I understand that a writer (enricher, modifier, extractor, . . .) who creates XLIFF that violates a constraint or processing requirement is identified as being non-compliant, and the XLIFF they create is non-compliant.

 

But I am not clear on what a reader (or even a writer) is compelled to do what it encounters a violation.

 

I think some interpret the requirement to be that the reader or writer rejects the XLIFF and expresses an error. But I have not found an explicit statement in the spec that compels this.

 

Consider this use case.

 

I am a reader and a writer. Let’s say my application decorates an XLIFF file with Fragment IDs. And I get the following XLIFF file where we have an empty skeleton, but we do not have an @href. This violates

 

4.2.2.3 skeleton

. . .

Constraints

The attribute href is REQUIRED if and only if the <skeleton> element is empty.

 

So if my agent receives

 

<xliff xmlns="urn:oasis:names:tc:xliff:document:2.0" version="2.0" srcLang="en" trgLang="fr">

<file id="f1">

  <skeleton></skeleton>

  <unit id="1">

   <segment>

    <source>source</source>

    <target>target</target>

   </segment>

  </unit>

</file>

</xliff>

 

At which point does the agent become non-compliant if it does the following steps:

 

(1)    Read the XLIFF file

(2)    Generate a report that says “Bad: an empty <skeleton> must have an href attribute”

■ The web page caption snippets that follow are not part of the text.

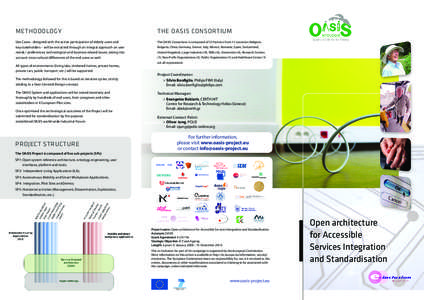 METHODOLOGY  THE OASIS CONSORTIUM Use Cases - designed with the active participation of elderly users and key stakeholders - will be extracted through an integral approach on user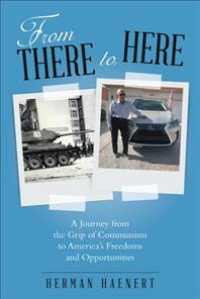 From There to Here : A Journey from the Grip of Communism to America's Freedoms and Opportunities -- Paperback / softback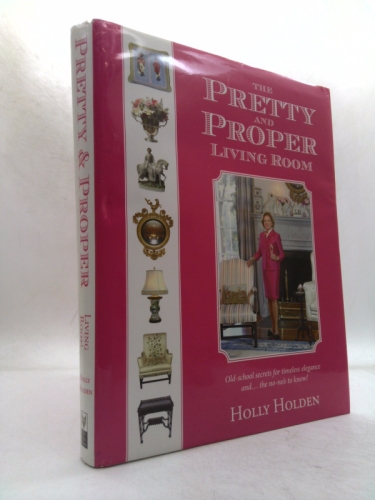 The Pretty and Proper Living Room (Pretty and Proper)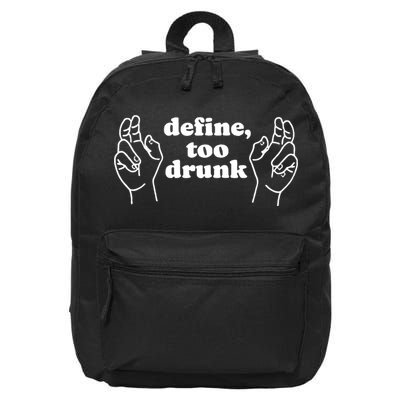 Define Too Drunk 16 in Basic Backpack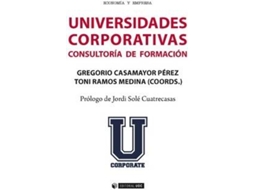 Livro Universidades Corporativas de Gregorio Casamayor Pérez (Espanhol)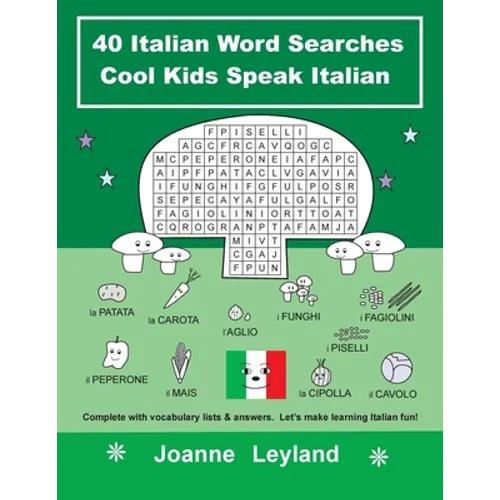 40 Italian Word Searches Cool Kids Speak Italian: Complete with vocabulary lists & answers. Let's make learning Italian fun!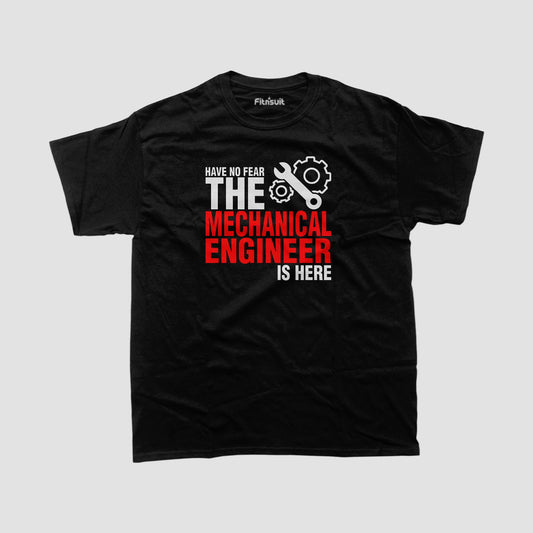 Have No Fear The Mechanical  Engineerchanical Engineer Is Here T shirt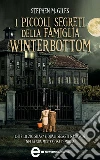 I piccoli segreti della famiglia Winterbottom. E-book. Formato EPUB ebook di Stephen M. Giles
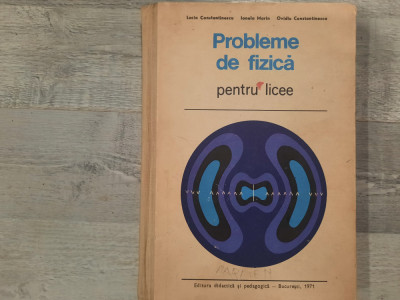 Probleme de fizica pentru licee de Lucia Constantinescu,Ionela Marin,etc foto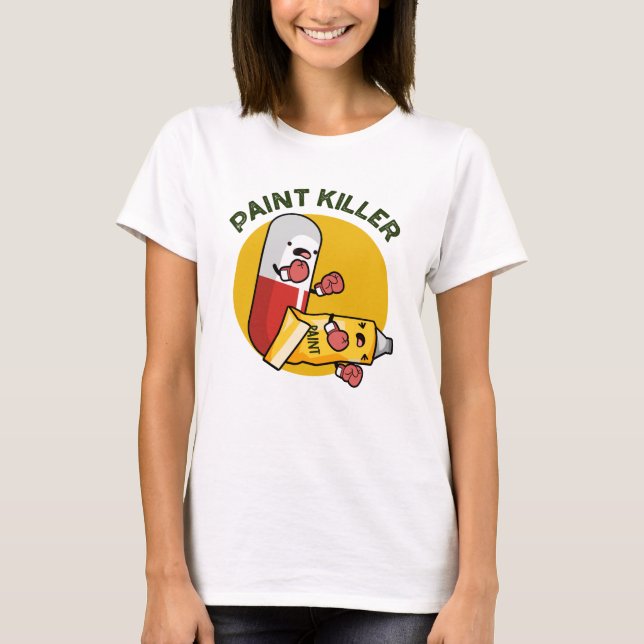 Camiseta Paint Killer Funny Pill Pun (Anverso)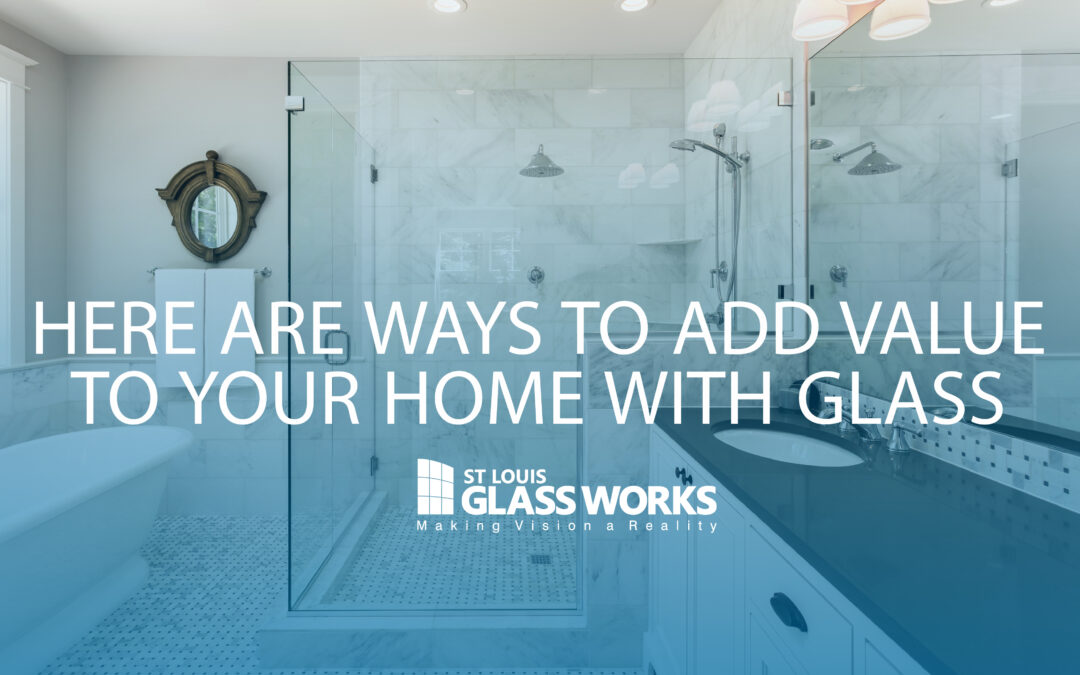 Glass is an Easy & Cost Effective Way to Add Value to Your Home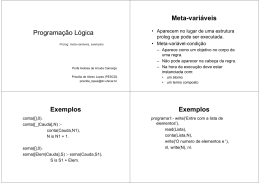 Programação Lógica Meta-variáveis Exemplos Exemplos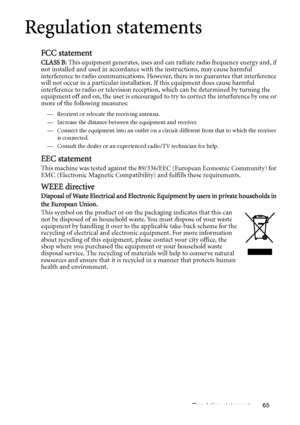 Page 65Regulation statements 65
Regulation statements
FCC statement
CLASS B: This equipment generates, uses and can radiate radio frequency energy and, if 
not installed and used in accordance with the instructions, may cause harmful 
interference to radio communications. However, there is no guarantee that interference 
will not occur in a particular installation. If this equipment does cause harmful 
interference to radio or television reception, which can be determined by turning the 
equipment off and on,...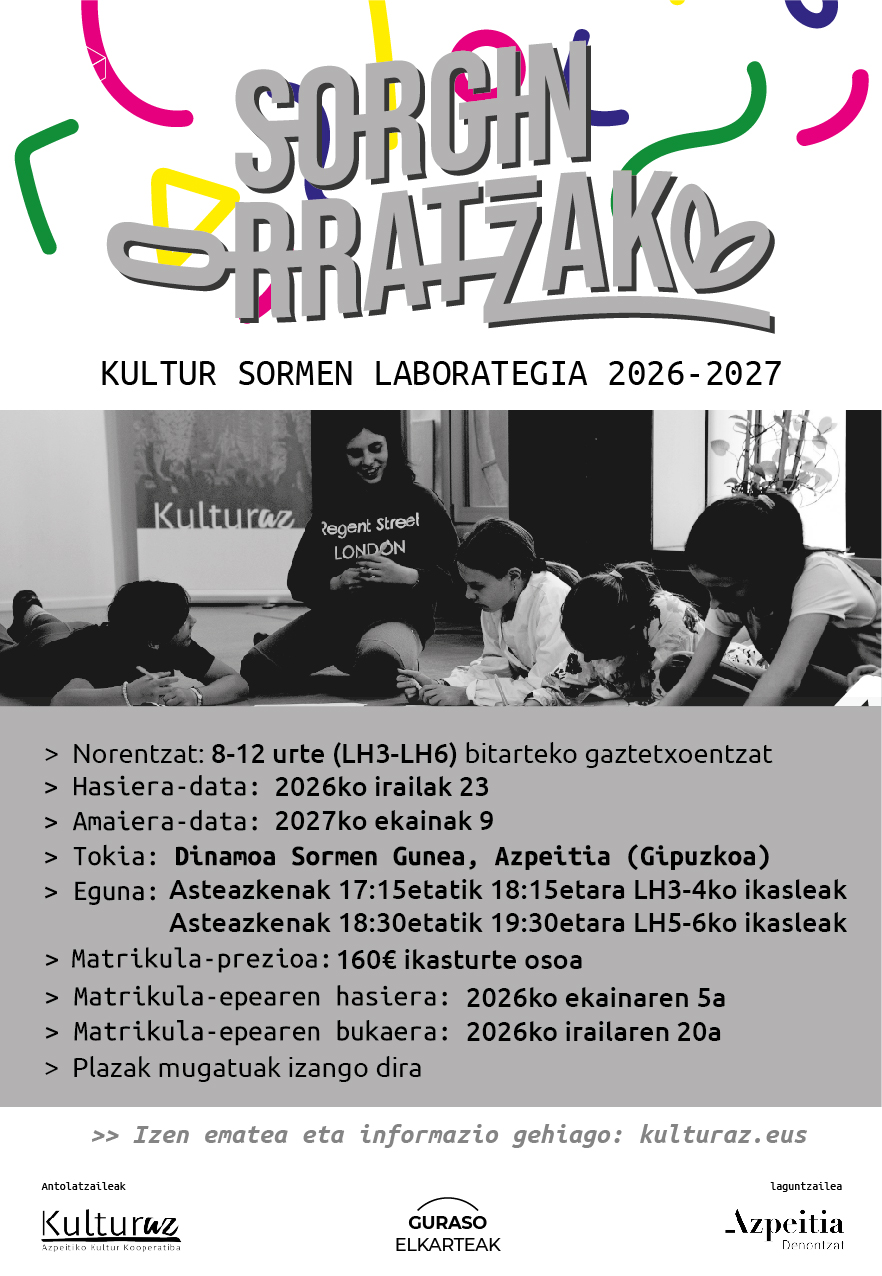 SORGINORRATZAK | GAZTETXOEN KULTUR SORMEN LABORATEGIA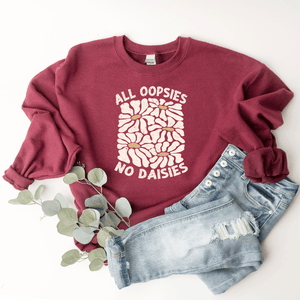 All Oopsies, No Daisies - Sweatshirt (v4)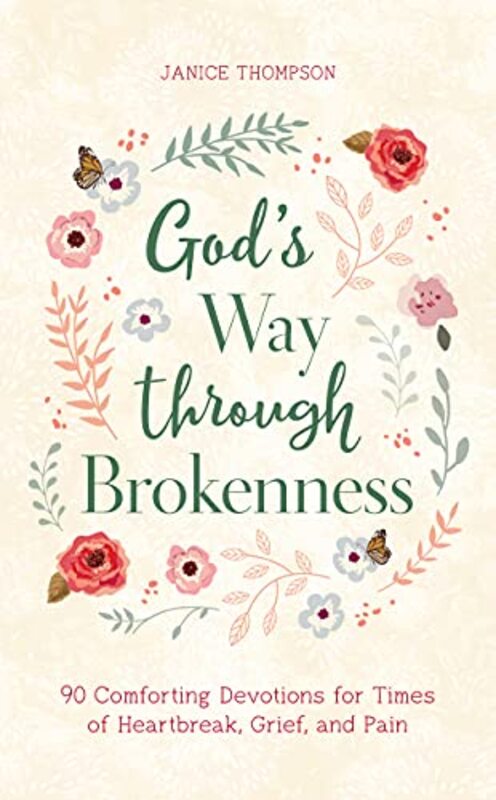 Book cover for "God's Way through Brokenness" by Janice Thompson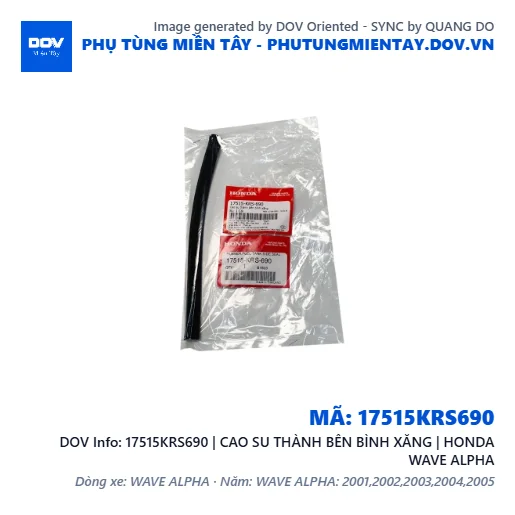 17515KRS690 | CAO SU THÀNH BÊN BÌNH XĂNG | HONDA WAVE ALPHA — 17515KRS690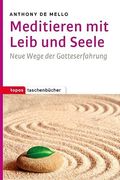 Meditieren mit Leib und Seele: Neue Wege der Gotteserfahrung (Topos Taschenbücher) (en Alemán)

(3)    Writes a decorated file

(4)    In this decorated file inserts a comment that flags the violation, like this:

 

<xliff xmlns="urn:oasis:names:tc:xliff:document:2.0" srcLang="en" trgLang="fr" version="2.0">

<file id="f1" xmlns:xmrk="http://www.xmarker.com" xmrk:FragID="bad_EmptySkeletonWithoutHref.xlf/#f=f1">

  <skeleton/><!-- Bad: an empty <skeleton> must have an href attribute -->

  <unit id="1" xmrk:FragID="bad_EmptySkeletonWithoutHref.xlf/#f=f1/u=1">

   <segment>

    <source>source</source>

    <target>target</target>

   </segment>

  </unit>

</file>

</xliff>

 

I suppose we might say the agent became non-compliant at step (3). But given the output file that flags the violation, is the output non-compliant? Or to make the use case even sillier, what if the application’s purpose is to decorate XLIFF files with comments that identify every place in an XLIFF file that there is a violation of a constraint or processing requirement? Is such an application, or its output doomed to be non-compliant?

 

I suppose what I’m asking in the end, where do we say *how* an agent must react to a violation?